The recent issuance of Mexican debt bonds in international markets, “the largest placement in its recent history” according to the Government, was received with such appetite by Wall Street that triple the amount offered was demanded. This, despite criticism of the Government of Andrés Manuel López Obrador for protecting the State's monopoly in the energy sector and seeking confrontations with its main trading partner in agriculture. The narrative of nearshoringthe strength of the exchange rate and the surprising economic expansion contributed to the country paying relatively low rates.
Mexico placed $7.5 billion in debt on Tuesday, becoming the country with the most debt circulating in international markets among those with a BBB rating, such as Italy, Peru, Cyprus, Hungary and Indonesia. The Ministry of Finance went to market on the first business day of the year, as has become customary in Mexico for ten years, to send a message of fiscal and economic strength, as well as to get ahead of the competition.
To measure the size of this month's overwhelming placement of sovereign paper, it is enough to compare figures. The $7.5 billion in this first week of the month exceeds the total amount of debt issued during the 12 months of recent years. It is more than the 5 million in 2016 and almost double the 4.8 in 2019. The sweet moment that the Mexican economy is experiencing is represented in a phrase that runs through the Wall Street trading floor: “Mexico is the darling of the markets.”

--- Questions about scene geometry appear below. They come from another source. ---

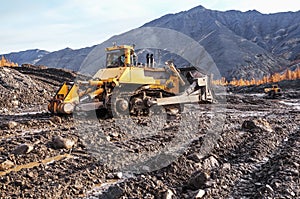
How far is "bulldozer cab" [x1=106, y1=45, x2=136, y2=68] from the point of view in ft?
36.8

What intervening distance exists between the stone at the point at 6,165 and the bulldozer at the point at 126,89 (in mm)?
4422

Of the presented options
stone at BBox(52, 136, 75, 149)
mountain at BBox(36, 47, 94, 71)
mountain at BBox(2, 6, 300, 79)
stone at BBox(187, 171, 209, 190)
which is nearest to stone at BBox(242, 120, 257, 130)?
stone at BBox(187, 171, 209, 190)

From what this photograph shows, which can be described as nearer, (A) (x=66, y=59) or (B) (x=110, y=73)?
(B) (x=110, y=73)

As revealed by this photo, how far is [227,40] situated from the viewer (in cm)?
13312


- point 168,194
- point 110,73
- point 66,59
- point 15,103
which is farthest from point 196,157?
point 66,59

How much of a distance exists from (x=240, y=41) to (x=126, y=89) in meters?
128

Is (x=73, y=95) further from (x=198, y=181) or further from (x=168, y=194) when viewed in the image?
(x=168, y=194)

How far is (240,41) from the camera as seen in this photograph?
13150 centimetres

From abroad, legislators and analysts have expressed their discontent with the legislation promoted by López Obrador that guarantees a monopoly for state companies in the energy sector, considered protectionist and in violation of the trade agreement with the United States and Canada, the USMCA. Furthermore, the president's insistence on banning genetically modified corn imported from the United States has generated friction between trading partners. But the narrative of Mexico as a country that has everything to capture foreign investment in the coming years prevailed, considers Luis Gonzali, mathematician and financial strategist at Franklin Templeton in Mexico City.
“We start 2023 with a higher country risk,” says Gonzali, referring to the 130 basis points that marked the credit default swaps (CDS). These are now trading close to 90 basis points. “This has to do with several factors. Among them, the fact that we grew more than last year, the fact that the exchange rate strengthened so much, which makes it easier to pay a debt in dollars, and the narrative that exists now in Mexico around the nearshoring“The narrative that Mexico has a resilient economy is improving.”
This reduction in the country's risk premium makes this moment optimal to issue new debt and the rates negotiated by the Treasury reflect this. 1,000 dollars were placed for five years at a rate of 5.07%, 37 basis points cheaper than in January 2023, according to the agency. 4,000 million dollars were placed at 12 years at 6.09%, 30 basis points cheaper than a year ago, and 2,500 million dollars at 30 years that will pay a rate of 6.45%, only 11 basis points more expensive than the bonds issued in April of last year. “Debt has become more expensive around the world,” explains Gonzali, derived from the increase in interest rates by central banks to contain high inflation, “but for Mexico these rates are good.”
The Undersecretary of Finance and Public Credit, Gabriel Yorio, published on social networks on Wednesday that with this issue, the level of debt is less than 48% of the Gross Domestic Product (GDP). However, this implies a considerable increase, announced since September, when the Treasury presented its budget for 2024 to Congress. The budget deficit is almost 1.7 trillion pesos, equivalent to 4.9% of the Gross Domestic Product (GDP). , a level not seen since 1989. The resources will be allocated, mostly, to completing López Obrador's emblematic infrastructure projects, as well as to increasing social spending to an “unprecedented” level of 12.8% of GDP.
The broadcast we made yesterday from @Hacienda_Mexico It is very important for several reasons:
🔸It had an unprecedented demand of 21 billion, demonstrating global confidence in Mexico.
🔸We achieved lower rates thanks to a positive perception of our economy that…
— Gabriel Yorio (@GabrielYorio) January 3, 2024
“We continue issuing debt, there is appetite, the credit rating remains stable and the fundamentals of the economy remain good,” says Gonzali, “but all eyes will be on next year's budget.” In June, Mexico will go to the polls to elect a new president. “We have had high deficits for two years and luckily we have had a favorable exchange rate and growth, but we cannot be at the mercy of this continuing. I think that a discussion going forward is going to be this new administration: What is going to be its treatment of debt?”